Kimsesiz çocuklar ; ebeveyn kaybı, güven, sevgi ihmali ve sosyal dışlanma gibi durumların etkisiyle psikososyal sorunlar yaşamaktadır. Ebeveyn kaybı sonrası yas süreci çocukların yaşına ve gelişim düzeyine göre farklılık gösterirken, sağlıklı bir yas süreci geçiremeyen çocuklar, travma sonrası stres bozukluğu gibi uzun vadeli sorunlarla karşılaşmaktadır. Kurumsal ortamlarda psikososyal çevrenin zayıflığı, çocuklarda ortam aidiyeti duygusunun kaybına, yalnızlığa ve düşük öz saygıya yol açmaktadır. Ayrıca, bakıcılarla sınırlı ve yüzeysel etkileşim ile ortamın sosyal, bilişsel ve duyusal açıdan yetersiz uyarımlar sunması, bu olumsuzlukları daha da derinleştirmektedir. Bu bağlamda, aile sıcaklığını taklit eden koruyucu aile modelleri, çocukların duygusal ve sosyal gelişimlerini desteklemek için çok daha elverişli bir seçenek sunmaktadır. Psikososyal yoksunluk, büyüme ve gelişimi olumsuz etkiler; bu durum, fiziksel büyümenin yavaşlaması ve beyin gelişimindeki yapısal bozukluklarla kendini gösterebilir. Aynı şekilde, bilişsel gelişimde de dikkat ve yürütücü işlevlerde bozulmalar gözlemlenmiştir. Duygusal olarak kimsesiz çocuklar, öfke, yalnızlık ve çaresizlik gibi hislerle mücadele ederken, bu duyguların düzenlenme sisteminde de problemler gözlemenir. Davranışsal sorunlar ise sosyal uyumsuzluk, agresyon ve riskli davranışlarla kendini gösterir. Tüm bunlar sonucunda çocukların akademik başarıları etkilenmekte ve akranlarıyla olan iletişim azalarak sosyal izolayasyona sebebiyet vermektedir. Ergoterapi, yalnızca psikososyal yoksunlukların sonuçlarını hafifletmekle kalmayıp, aynı zamanda çocukların öz yeterlilik algılarını güçlendirmek ve onlara hayat boyu kullanabilecekleri beceriler kazandırmak için de kritik bir rol üstlenir Ergoterapi yaklaşımları, teorik çerçeveyle bu çocukların yaşam becerilerini geliştirmek, bağımsızlıklarını artırmak ve sosyal katılımlarını desteklemek için etkili yöntemler sunmaktadır. Ergoterapinin kişi-çevre-aktivite uyumunu esas alan yaklaşımları, özellikle kurumsal bakım ortamında karşılaşılan psikososyal eksikliklerin giderilmesinde etkili bir çözüm sunmaktadır.

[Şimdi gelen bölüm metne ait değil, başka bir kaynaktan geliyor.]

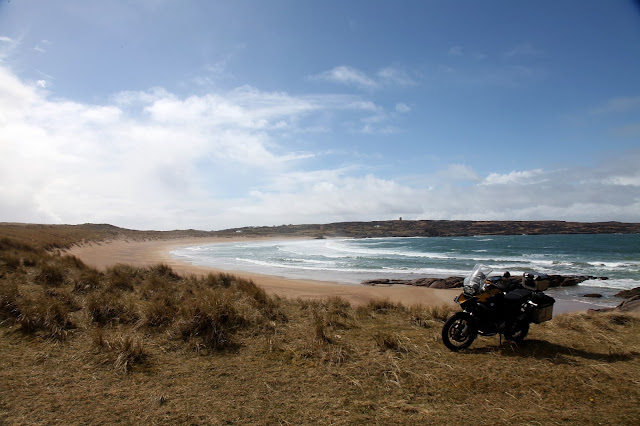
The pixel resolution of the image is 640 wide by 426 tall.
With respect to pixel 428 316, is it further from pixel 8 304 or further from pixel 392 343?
pixel 8 304

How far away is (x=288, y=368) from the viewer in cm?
486

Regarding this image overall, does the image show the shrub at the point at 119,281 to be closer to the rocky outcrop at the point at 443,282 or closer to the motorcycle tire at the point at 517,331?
the motorcycle tire at the point at 517,331

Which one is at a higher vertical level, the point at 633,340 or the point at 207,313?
the point at 207,313

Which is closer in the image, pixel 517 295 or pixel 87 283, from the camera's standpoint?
pixel 517 295

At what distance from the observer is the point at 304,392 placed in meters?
4.12

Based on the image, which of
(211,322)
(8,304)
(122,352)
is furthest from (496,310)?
(8,304)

Öksüz Çocuk Ebeveyn Yoksunluğu Bakım Kurumuna Yerleştirilmiş Çocuk Psikosoyal Yoksunluk
Orphaned children experience psychosocial problems due to loss of parents, neglect of trust and love, and social exclusion. While the mourning process after parental loss varies according to the age and developmental level of children, children who cannot go through a healthy mourning process face long-term problems such as post-traumatic stress disorder. The weak psychosocial environment in institutional settings leads to loss of a sense of belonging, loneliness and low self-esteem in children. In addition, limited and superficial interaction with caregivers and inadequate social, cognitive and sensory stimulation in the environment worsen these problems. In this context, foster care models that imitate the warmth of a family offer a much more favorable option for supporting children's emotional and social development. Psychosocial deprivation negatively affects growth and development, which can manifest itself in slowed physical growth and structural defects in brain development. Similarly, in cognitive development, impairments in attention and executive functions have been observed. Emotionally, orphaned children struggle with feelings of anger, loneliness and helplessness, and there are problems with the system for regulating these emotions. Behavioral problems manifest themselves in social maladjustment, aggression and risky behaviors. As a result of all these, children's academic success is affected and communication with peers decreases, leading to social isolation. Occupational therapy plays a critical role not only to alleviate the consequences of psychosocial deprivations, but also to strengthen children's perceptions of self-efficacy and provide them with skills that they can use for a lifetime. Occupational therapy approaches offer effective methods to improve the life skills of these children, increase their independence and support their social participation with the theoretical framework. Occupational therapy approaches based on person-environment-activity harmony offer an effective solution to the psychosocial deficiencies encountered especially in institutional care settings.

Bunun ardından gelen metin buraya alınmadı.